Ladle the mixture into the greased ramekins and gently drop a few berries into the mixture, letting them sink down into it. Place in the fridge for 40 minutes.

After 40 minutes the mixture will have started to solidify, so you can gently sprinkle the Oaty Biscuit Base on top and lightly compress it with the back of a teaspoon. Return to the fridge.

When the desserts are ready to be served, put a plate over the top of the ramekin and flip it so the biscuit base becomes the bottom of the dessert. You can then decorate as you wish with berries and mint.

If using glasses

Sprinkle Oaty Biscuit Base into the bottom of the glasses and compress with the back of a teaspoon. Gently ladle the mixture into the glass and place 4–5 berries into the mixture so they sink into it.

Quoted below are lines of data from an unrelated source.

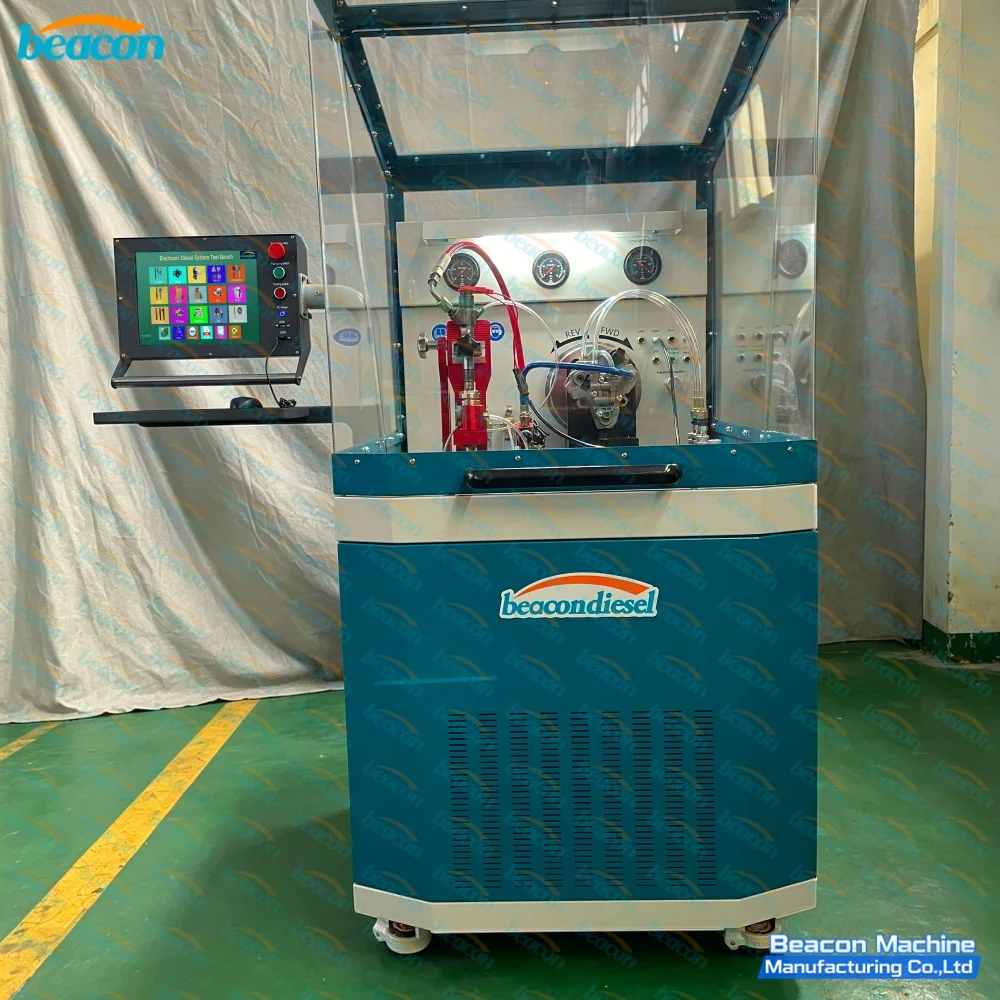 Multifunctional BC810 CR919 CR708 Common Rail Diesel Fuel Injection Pump Test Bench Calibration Machine Test Bank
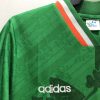 IRELAND 1994 WORLD CUP HOME RETRO FOOTBALL SHIRT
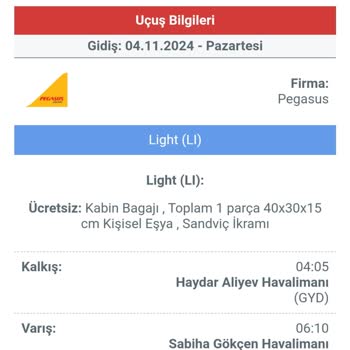 Ücretsiz Sandviç Vaadi Gerçekleşmedi!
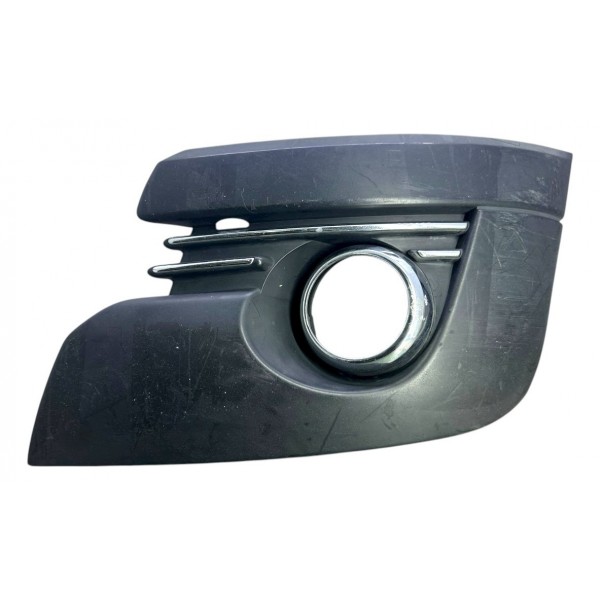 Acabamento Farol Milha Esquerdo Peugeot 3008 Thp 2010 Preto Esquerdo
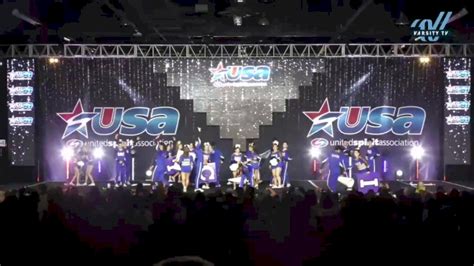 The California All Stars - Camarillo - Smoed [2023 L6 International ...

Place in the fridge for 4 hours and decorate with berries just before they are ready to be served.

Tip: As well as being a pretty garnish, the mint cuts through any of the cottage cheese after-taste so that it is nearly indistinguishable and is a great complement to raspberries.

Note: If you do not have ramekins but still want to try the upside-down version of this dish, you can use shallow tea cups which work just as well.